= Bezalel Ze'ev Șafran =

Romanian rabbi and halakhic authority (1867–1929)

Bezalel Ze'ev Shafran

Bezalel Ze'ev Șafran (בצלאל זאב שפרן; 1867 – December 1929), also known as HaGaon mi-Bacău (הגאון מבקאו, "the Gaon of Bacău"), was a Romanian rabbi and halakhic authority. He was regarded as one of the leading halakhic authorities in Romania, and rabbis from throughout the country submitted questions of Jewish law to him. Originally from Galicia, he settled in Romania in 1887 and served successively as rabbi of Sculeni, Ștefănești, and Bacău.

==Life and rabbinical career==
Șafran was born in Galicia. He studied under his grandfather, Hanoch Henikh Safran, and under the rabbis Isaac Aaron Ittinga of Lemberg and Jacob Wiedenfeld of Grimailov.

He began his rabbinical career in Romania in 1887, serving first as rabbi of Sculeni. He subsequently became rabbi of Ștefănești and, in 1905, was appointed rabbi of Bacău and the surrounding district, a position he retained until his death. Bacău subsequently became the city with which he was most closely associated.

Șafran developed a reputation extending beyond his own congregation as an authority on Jewish law. The Encyclopaedia Judaica describes him as the most important halakhic authority in Romania of his period and states that questions were addressed to him by rabbis throughout the country. The German rabbi and scholar Yechiel Yaakov Weinberg described Șafran as one of the most erudite rabbinical scholars of his generation and as possessing an exceptionally extensive knowledge of rabbinic literature.

==Halakhic writings==
His responsa on Jewish religious law were collected in Shu"t ha-Rabaz (שו"ת הרב"ז), a multi-volume collection of his halakhic rulings. His rulings addressed both traditional questions of Jewish law and problems arising from technological and social changes in the early 20th century. Among the subjects he considered were mixed dancing at Jewish weddings and the permissibility of food being heated on Shabbat in an electric oven activated by a timer.

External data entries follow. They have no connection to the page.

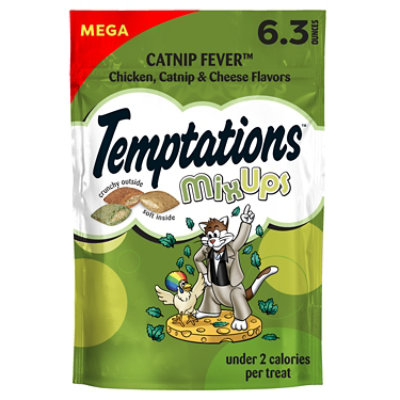temptations flavors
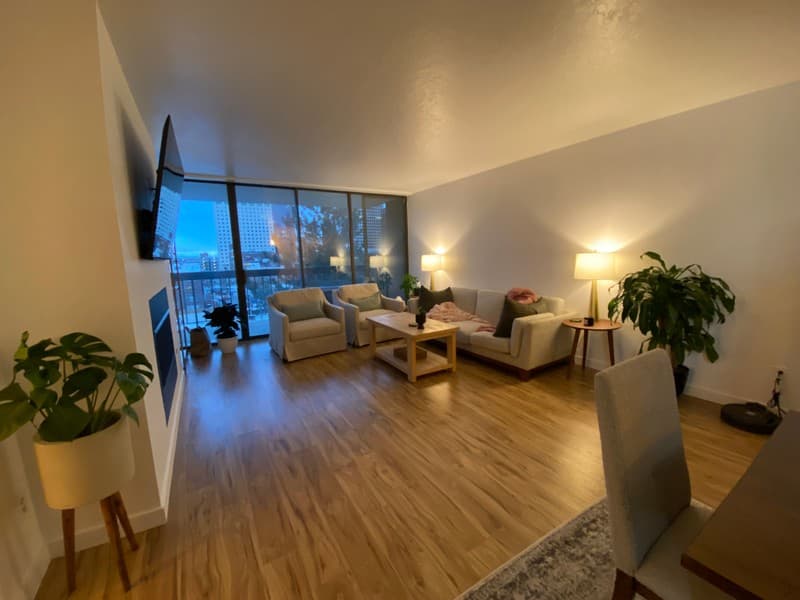 Salt Lake City Condo: 123 E 2nd Ave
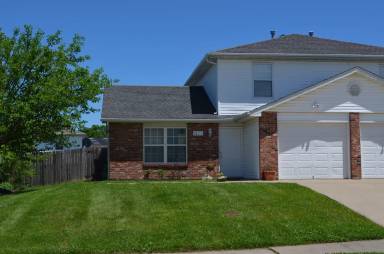 Main picture of 1601 High Quest Cir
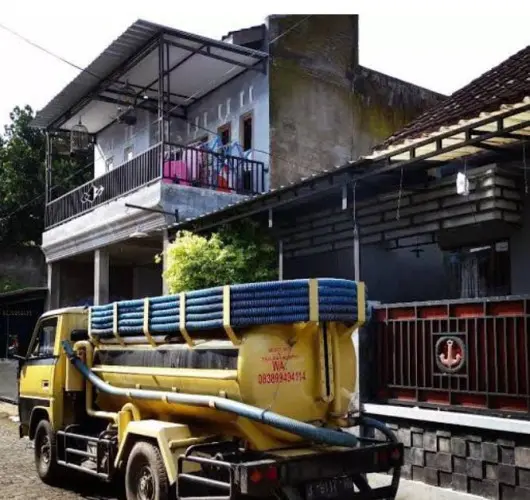 Sedot WC tabanan Terdekat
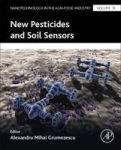 New Pesticides And Soil Sensors Hardcover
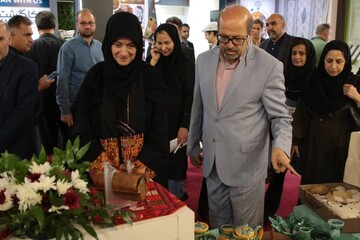 زیست‌بوم صنایع‌دستی، نیازمند زبان نو برای بازار جهانی است/ سرآغازی برای جهانی‌شدن هنر ایرانی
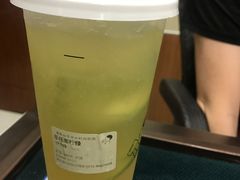 -喜茶(深圳福田星河COCO Park店)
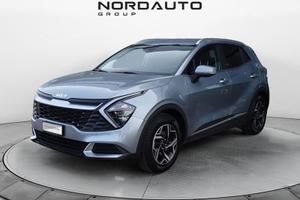 Kia Sportage 5nd serie 1.6 TGDi GPL Business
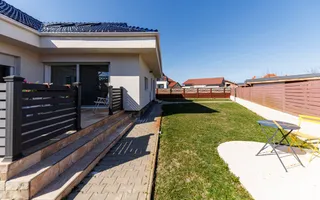 Casa individuala P+M, 150 mp utili, teren 470 mp, garaj, Urseni, comision 0% - Poză 60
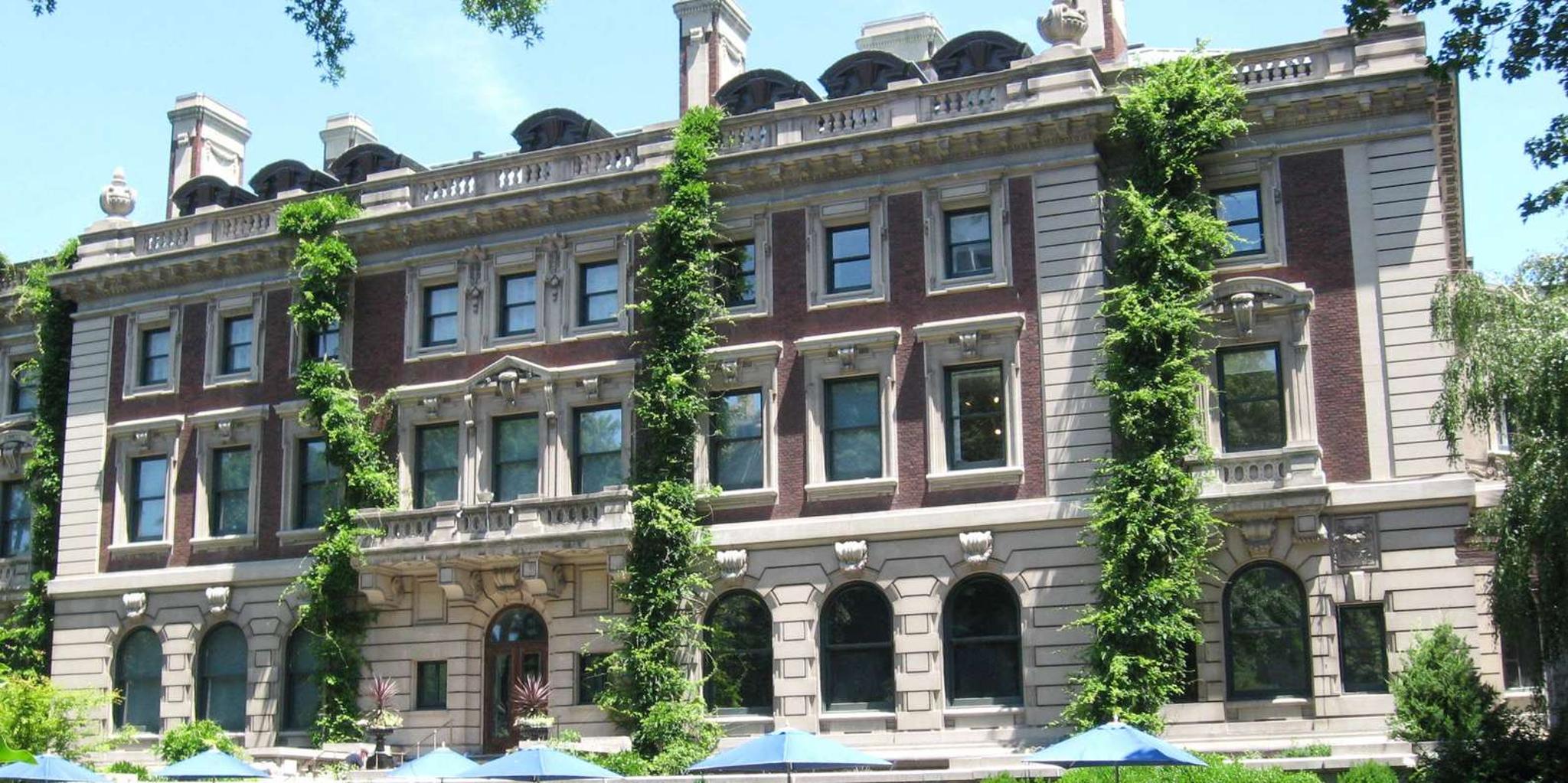 New York City Gilded Age Private Tour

His responsa were also distinguished by his extensive use of the Jerusalem Talmud. The Encyclopaedia Judaica notes that this was unusual among contemporary authors of responsa, who generally made considerably less use of the Jerusalem Talmud as a source for halakhic rulings.

Șafran was the father and teacher of Alexandru Șafran, who assisted him in his rabbinical work and later succeeded him as rabbi of Bacău. Alexandru subsequently became Chief Rabbi of Romania.

Șafran was buried in the New Jewish Cemetery in Bacău, where his grave is contained within an ohel.